Kriz süreci özellikle Türkiye açısından, dünya örneklerinin aksine tarım kesiminde ciddi bir istihdam artışı yaratmıştır. Tarım sektörü güvencesizliğin en yaygın olduğu alanlardan biri olarak görülmektedir. Nitekim TÜİK 2012 Çocuk İşgücü İstatistikleri kriz döneminde tarımda çalışan çocukların sayısında yaşanan artışı ortaya koymaktadır. Bunun yanında kuralsızlığın egemen olduğu alanlarda işini kaybeden yetişkinlerin yerini, maliyet hesaplarına dahil edilmeyen bir işgücü olarak çocukların aldığı bilinmektedir. Yine yoksullaşan ailelerde günlük yaşamı sürdürmek çocukların gelirine bağlı bir hale gelebilmektedir.
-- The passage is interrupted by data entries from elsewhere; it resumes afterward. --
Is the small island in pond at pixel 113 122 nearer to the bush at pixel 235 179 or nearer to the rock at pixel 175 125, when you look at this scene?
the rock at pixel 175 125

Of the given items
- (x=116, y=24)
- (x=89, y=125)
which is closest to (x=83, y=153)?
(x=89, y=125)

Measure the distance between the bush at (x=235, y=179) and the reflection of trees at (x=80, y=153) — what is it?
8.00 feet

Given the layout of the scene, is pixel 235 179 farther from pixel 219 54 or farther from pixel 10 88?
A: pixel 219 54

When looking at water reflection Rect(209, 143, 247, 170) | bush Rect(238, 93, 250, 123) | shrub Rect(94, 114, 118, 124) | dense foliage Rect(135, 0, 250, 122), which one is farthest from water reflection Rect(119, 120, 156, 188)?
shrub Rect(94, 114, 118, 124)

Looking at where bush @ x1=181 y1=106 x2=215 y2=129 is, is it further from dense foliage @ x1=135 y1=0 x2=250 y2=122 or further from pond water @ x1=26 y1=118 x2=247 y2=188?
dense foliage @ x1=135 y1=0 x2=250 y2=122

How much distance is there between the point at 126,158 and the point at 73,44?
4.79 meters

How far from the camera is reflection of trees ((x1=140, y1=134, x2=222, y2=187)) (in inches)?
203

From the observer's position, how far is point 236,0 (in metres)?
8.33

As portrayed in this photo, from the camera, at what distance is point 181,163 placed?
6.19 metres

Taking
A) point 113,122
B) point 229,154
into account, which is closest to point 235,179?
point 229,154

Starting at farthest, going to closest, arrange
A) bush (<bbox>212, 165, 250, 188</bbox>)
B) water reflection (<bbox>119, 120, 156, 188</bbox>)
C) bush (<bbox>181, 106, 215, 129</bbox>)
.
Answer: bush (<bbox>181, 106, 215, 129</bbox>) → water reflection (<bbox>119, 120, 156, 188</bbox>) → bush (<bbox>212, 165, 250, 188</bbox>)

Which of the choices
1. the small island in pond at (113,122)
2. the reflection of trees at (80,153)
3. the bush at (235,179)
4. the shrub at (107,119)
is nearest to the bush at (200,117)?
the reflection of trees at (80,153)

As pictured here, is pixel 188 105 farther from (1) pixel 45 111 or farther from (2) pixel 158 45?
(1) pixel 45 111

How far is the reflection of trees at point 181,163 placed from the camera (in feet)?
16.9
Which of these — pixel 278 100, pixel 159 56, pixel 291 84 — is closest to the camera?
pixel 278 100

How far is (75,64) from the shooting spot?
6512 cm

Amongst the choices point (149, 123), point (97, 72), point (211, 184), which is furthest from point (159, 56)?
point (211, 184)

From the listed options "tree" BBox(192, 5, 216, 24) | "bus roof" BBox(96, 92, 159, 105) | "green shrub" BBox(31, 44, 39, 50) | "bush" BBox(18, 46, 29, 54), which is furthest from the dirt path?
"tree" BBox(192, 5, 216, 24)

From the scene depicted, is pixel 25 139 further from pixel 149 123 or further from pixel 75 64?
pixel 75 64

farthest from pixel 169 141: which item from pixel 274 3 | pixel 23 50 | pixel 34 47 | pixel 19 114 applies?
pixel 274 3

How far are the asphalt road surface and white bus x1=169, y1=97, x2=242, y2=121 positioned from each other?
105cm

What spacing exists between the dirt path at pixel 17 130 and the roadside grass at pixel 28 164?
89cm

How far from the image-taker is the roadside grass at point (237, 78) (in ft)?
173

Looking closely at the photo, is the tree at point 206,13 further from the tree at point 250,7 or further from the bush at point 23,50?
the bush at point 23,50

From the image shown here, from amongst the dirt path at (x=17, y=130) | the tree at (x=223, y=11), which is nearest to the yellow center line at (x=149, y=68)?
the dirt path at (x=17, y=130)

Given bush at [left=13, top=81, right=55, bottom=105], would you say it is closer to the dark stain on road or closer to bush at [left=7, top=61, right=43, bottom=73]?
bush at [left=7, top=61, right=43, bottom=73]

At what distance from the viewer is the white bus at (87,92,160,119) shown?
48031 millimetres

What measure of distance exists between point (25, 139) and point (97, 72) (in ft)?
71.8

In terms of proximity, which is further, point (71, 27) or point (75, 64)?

Kadınların emek piyasalarına katılımının önündeki en büyük engellerden biri olan ev içi bakım hizmetlerinin bir kısmının, devletin toplumsal bir sorumluluk olarak nitelikli, yaygın ve ücretsiz bakım hizmetlerini sağlamaması nedeniyle, kriz koşullarında çalışma hayatının içine sürüklenen kadınların üzerinden çocukların üzerine yıkıldığını söylemek mümkündür. Yine TÜİK 2012 Çocuk İşgücü İstatistiklerinde evde çalışan çocukların sayısındaki artış bunu açıkça ortaya koymaktadır.
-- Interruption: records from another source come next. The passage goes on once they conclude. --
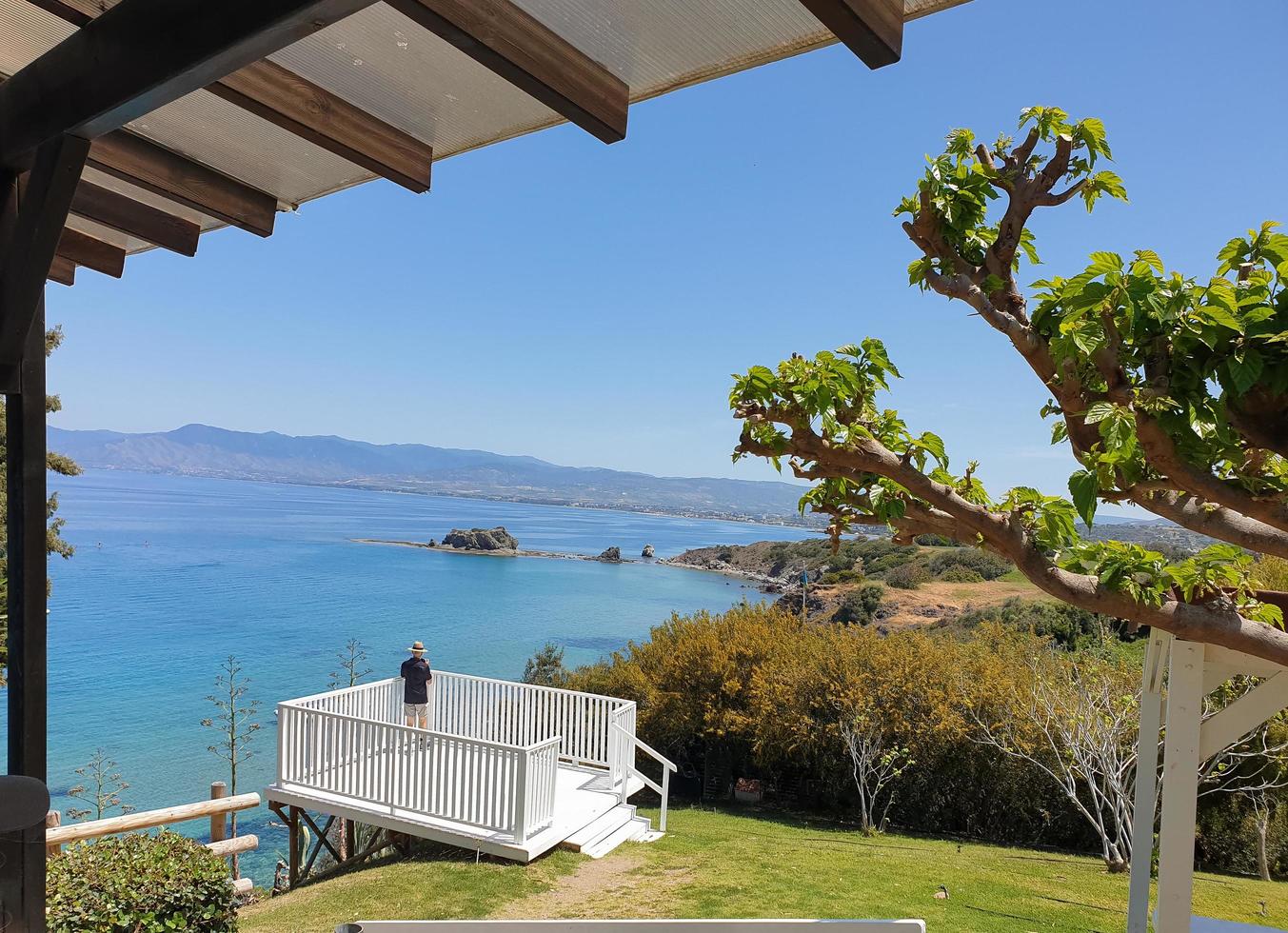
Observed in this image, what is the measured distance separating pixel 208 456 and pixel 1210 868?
430 ft

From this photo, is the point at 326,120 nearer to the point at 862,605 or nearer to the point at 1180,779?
the point at 1180,779

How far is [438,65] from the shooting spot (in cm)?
165

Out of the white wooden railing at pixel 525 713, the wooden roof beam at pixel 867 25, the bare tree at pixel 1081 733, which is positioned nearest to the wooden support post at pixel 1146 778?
the wooden roof beam at pixel 867 25

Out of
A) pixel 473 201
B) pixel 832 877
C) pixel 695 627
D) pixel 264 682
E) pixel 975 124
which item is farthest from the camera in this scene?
pixel 473 201

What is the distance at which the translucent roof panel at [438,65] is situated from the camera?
138 centimetres

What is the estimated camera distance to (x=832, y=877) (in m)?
7.67

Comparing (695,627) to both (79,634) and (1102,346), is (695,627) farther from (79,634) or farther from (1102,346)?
(79,634)

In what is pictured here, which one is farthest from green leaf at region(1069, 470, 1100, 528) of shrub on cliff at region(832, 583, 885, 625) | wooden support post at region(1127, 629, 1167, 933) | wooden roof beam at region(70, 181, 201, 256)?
shrub on cliff at region(832, 583, 885, 625)

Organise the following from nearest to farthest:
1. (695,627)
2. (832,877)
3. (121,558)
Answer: (832,877)
(695,627)
(121,558)

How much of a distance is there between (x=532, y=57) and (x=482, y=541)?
73.8 metres

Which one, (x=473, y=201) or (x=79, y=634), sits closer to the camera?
(x=79, y=634)

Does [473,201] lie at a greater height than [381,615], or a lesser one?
greater

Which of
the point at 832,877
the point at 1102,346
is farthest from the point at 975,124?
the point at 832,877

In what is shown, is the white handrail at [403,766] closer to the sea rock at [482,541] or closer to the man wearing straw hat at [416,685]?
the man wearing straw hat at [416,685]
Çocuklar ev içi hizmet üretimini (çocuk ve yaşlı bakımı, temizlik, yemek vb.) giderek daha fazla oranda üstlenmektedir. Çocuklar; çocukluk düşlerini yaşayamadan, çocuk olma hakkını kullanamadan, eğitim hakkından yararlanamadan, ailenin sıcak ortamından alınıp, ya serbest piyasanın görünmez eline teslim edilmekte ya da ev içi görünmeyen emeğin bir parçası kılınmaktadır.
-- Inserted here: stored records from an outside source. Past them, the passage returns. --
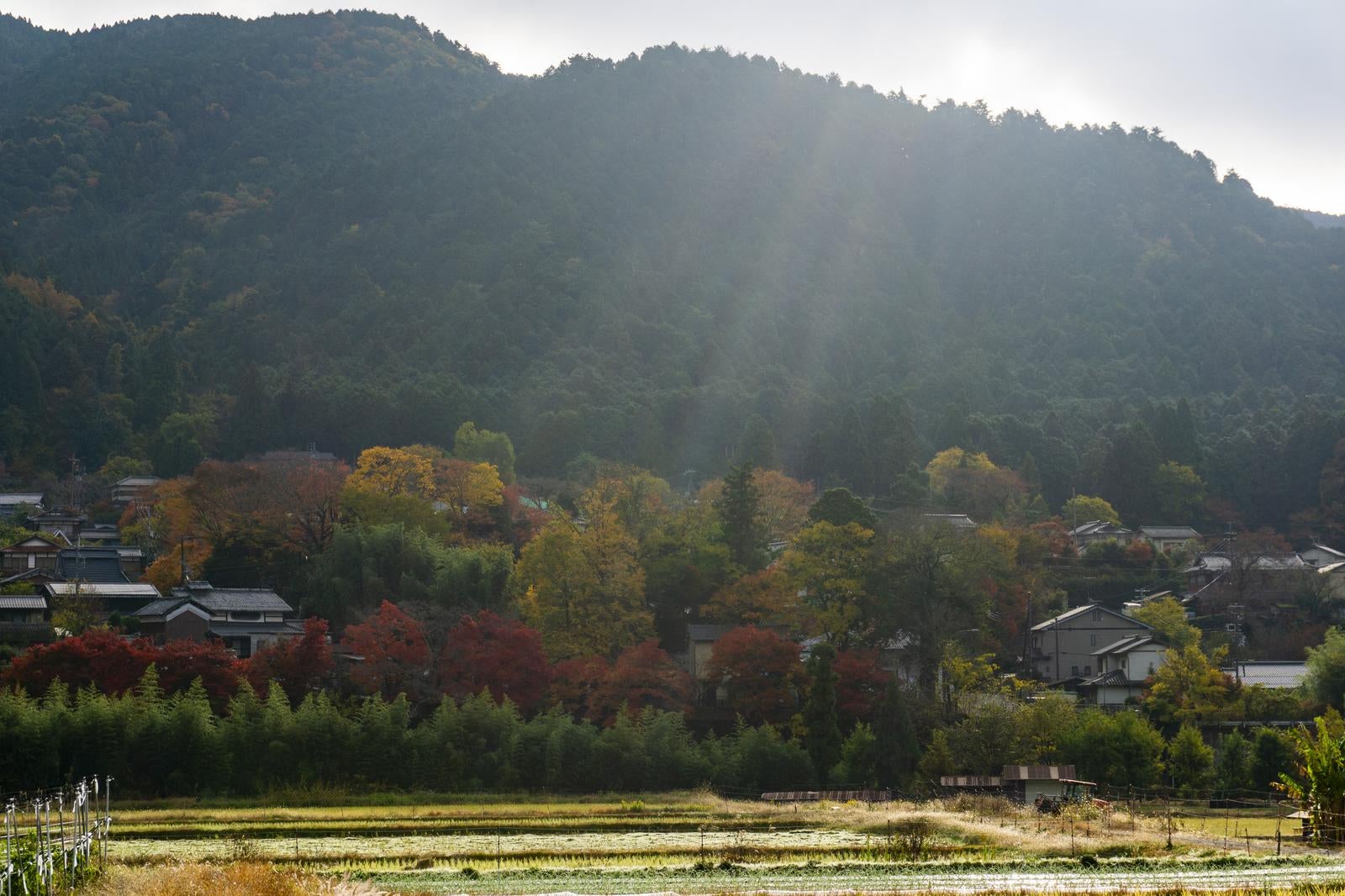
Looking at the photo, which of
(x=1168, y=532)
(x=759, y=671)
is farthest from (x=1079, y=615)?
(x=1168, y=532)

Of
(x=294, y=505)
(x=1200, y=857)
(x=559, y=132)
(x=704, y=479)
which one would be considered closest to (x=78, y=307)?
(x=704, y=479)

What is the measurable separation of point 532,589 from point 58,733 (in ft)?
51.9

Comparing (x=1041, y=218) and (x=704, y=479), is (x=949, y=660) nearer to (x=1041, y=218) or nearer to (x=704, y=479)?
(x=704, y=479)

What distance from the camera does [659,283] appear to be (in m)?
134

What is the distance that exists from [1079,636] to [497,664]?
2379 cm

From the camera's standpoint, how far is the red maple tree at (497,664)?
41219 mm

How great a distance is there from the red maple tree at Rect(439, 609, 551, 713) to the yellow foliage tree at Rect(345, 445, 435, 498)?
811 inches

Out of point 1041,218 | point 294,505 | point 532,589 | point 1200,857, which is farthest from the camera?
point 1041,218

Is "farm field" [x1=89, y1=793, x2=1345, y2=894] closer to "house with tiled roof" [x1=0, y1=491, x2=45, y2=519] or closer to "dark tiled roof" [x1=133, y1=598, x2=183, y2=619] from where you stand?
"dark tiled roof" [x1=133, y1=598, x2=183, y2=619]

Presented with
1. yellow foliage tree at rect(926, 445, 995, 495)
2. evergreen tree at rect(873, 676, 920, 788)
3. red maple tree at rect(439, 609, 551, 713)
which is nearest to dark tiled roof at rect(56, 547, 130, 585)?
red maple tree at rect(439, 609, 551, 713)

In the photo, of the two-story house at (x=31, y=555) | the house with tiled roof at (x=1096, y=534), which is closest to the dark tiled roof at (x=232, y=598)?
the two-story house at (x=31, y=555)

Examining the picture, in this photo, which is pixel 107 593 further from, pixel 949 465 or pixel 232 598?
pixel 949 465

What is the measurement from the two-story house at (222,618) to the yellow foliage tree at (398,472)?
39.4 feet

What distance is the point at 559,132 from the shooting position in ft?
544
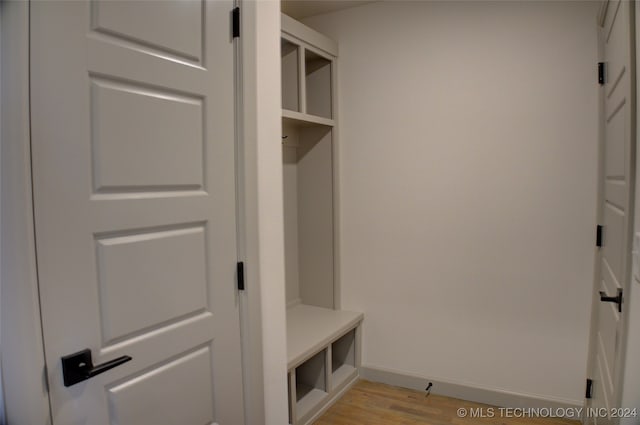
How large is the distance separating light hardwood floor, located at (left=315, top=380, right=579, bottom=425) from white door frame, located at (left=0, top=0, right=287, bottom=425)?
86cm

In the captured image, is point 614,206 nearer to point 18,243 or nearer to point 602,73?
point 602,73

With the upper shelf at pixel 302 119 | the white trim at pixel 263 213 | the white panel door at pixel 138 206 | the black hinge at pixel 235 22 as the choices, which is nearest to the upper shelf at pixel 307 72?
the upper shelf at pixel 302 119

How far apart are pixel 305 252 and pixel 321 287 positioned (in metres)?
0.30

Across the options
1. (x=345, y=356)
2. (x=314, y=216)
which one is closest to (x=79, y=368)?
(x=314, y=216)

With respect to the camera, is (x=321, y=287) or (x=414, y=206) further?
(x=321, y=287)

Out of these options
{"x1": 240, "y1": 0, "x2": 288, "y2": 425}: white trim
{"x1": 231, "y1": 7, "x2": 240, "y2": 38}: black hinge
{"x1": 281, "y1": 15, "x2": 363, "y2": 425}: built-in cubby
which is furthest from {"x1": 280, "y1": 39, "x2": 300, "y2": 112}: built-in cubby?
{"x1": 231, "y1": 7, "x2": 240, "y2": 38}: black hinge

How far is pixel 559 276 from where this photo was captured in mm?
2535

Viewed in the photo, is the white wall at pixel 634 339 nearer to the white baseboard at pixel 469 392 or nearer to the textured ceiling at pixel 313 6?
the white baseboard at pixel 469 392

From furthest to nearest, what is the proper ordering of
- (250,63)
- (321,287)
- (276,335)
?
(321,287) < (276,335) < (250,63)

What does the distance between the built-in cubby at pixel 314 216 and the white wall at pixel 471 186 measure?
0.12m

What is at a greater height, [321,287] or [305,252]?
[305,252]

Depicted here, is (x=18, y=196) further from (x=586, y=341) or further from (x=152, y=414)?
(x=586, y=341)

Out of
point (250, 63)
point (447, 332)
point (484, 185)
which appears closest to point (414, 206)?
point (484, 185)

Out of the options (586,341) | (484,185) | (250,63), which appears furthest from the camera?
(484,185)
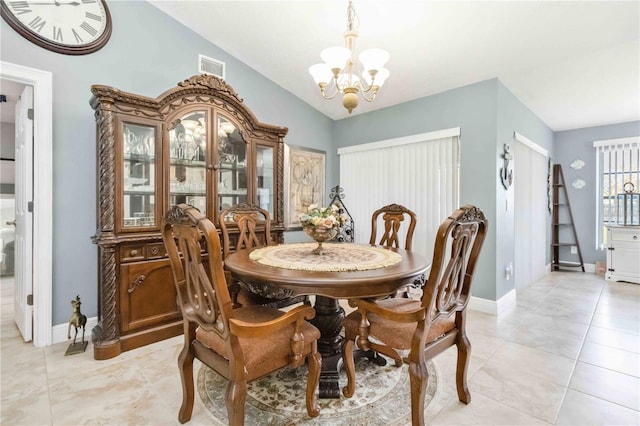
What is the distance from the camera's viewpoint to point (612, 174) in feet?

Eğitimden yoksun kalma, yetişkin işsizliği, kayıt dışı çalışma, sendikal hak ihlalleri, esnek ve güvencesiz çalışma koşullarının girdabında, ailelerin yoksulluğu, çocuk emeğinin istismarını artırmakta, eğitimden yoksun kalmalarına neden olmaktadır. Yine 4+4+4 sistemi ile eğitim alanında yapılan son düzenlemelerle bu süreç beslenmektedir. Bu rapor Türkiye İstatistik Kurumu Çocuk İşçiliği İstatistikleri 1994, 1999, 2007, 2012 ve Uluslararası Çalışma Örgütü ILO 2000-2004 ve 2004-2008 eğilim araştırması sonuçları üzerinden çocuk emeğinde yaşanan gelişmeleri ortaya koymaktadır.
KALICI POLİTİKA YOK, GEÇİCİ PROJELER VAR
Çocuk işçiliği, insani gelişim açısından ciddi bir sorun olarak görülmektedir. Dünya’da her 5 çocuktan biri çalışmak zorunda bırakılırken, bu çocuklar sağlıklı bir çevreden ve temel özgürlüklerden de mahrum bırakılmakta, fiziksel, sosyal, kültürel, duygusal ve eğitsel gelişime zarar veren koşullarda çalıştırılmaktadır. Çocuk işçiler ücretsiz işçi ya da ucuz işgücü olarak en çok sömürülen kesimi oluşturmaya devam etmektedir. Buna karşı dünya genelinde emek alanında çocuk istismarının ortadan kaldırılması için çalışmalar yürütülmektedir. ILO’nun 138 Sayılı “Asgari Yaş Sözleşmesi” ve 182 Sayılı “Çocuk İşçiliğin En Kötü Biçimlerinin Bitirilmesine Yönelik” sözleşmeleri bu alanda atılan adımlardan bazılarıdır . “Çocuk İşçiliğinin Önlenmesine Yönelik Uluslararası Program (IPEC)” bu amaca hizmet eden programlardan biri olarak başlatılmıştır. Bu programlarla eş zamanlı olarak Ulusal hükümetler de çeşitli girişimlerde bulunmaktadır. Ancak yapısal bir sorun olan çocuk işçiliğine dair bu tip geçici programlar ile çözüm üretmenin olanakları son derece sınırlıdır. Kuralsızlığın ve esnekliğin çalışma yaşamını giderek daha fazla baskı altına aldığı bu süreçte, kalıcı adımların atılması için emekten yana somut politikalara ihtiyaç duyulmaktadır.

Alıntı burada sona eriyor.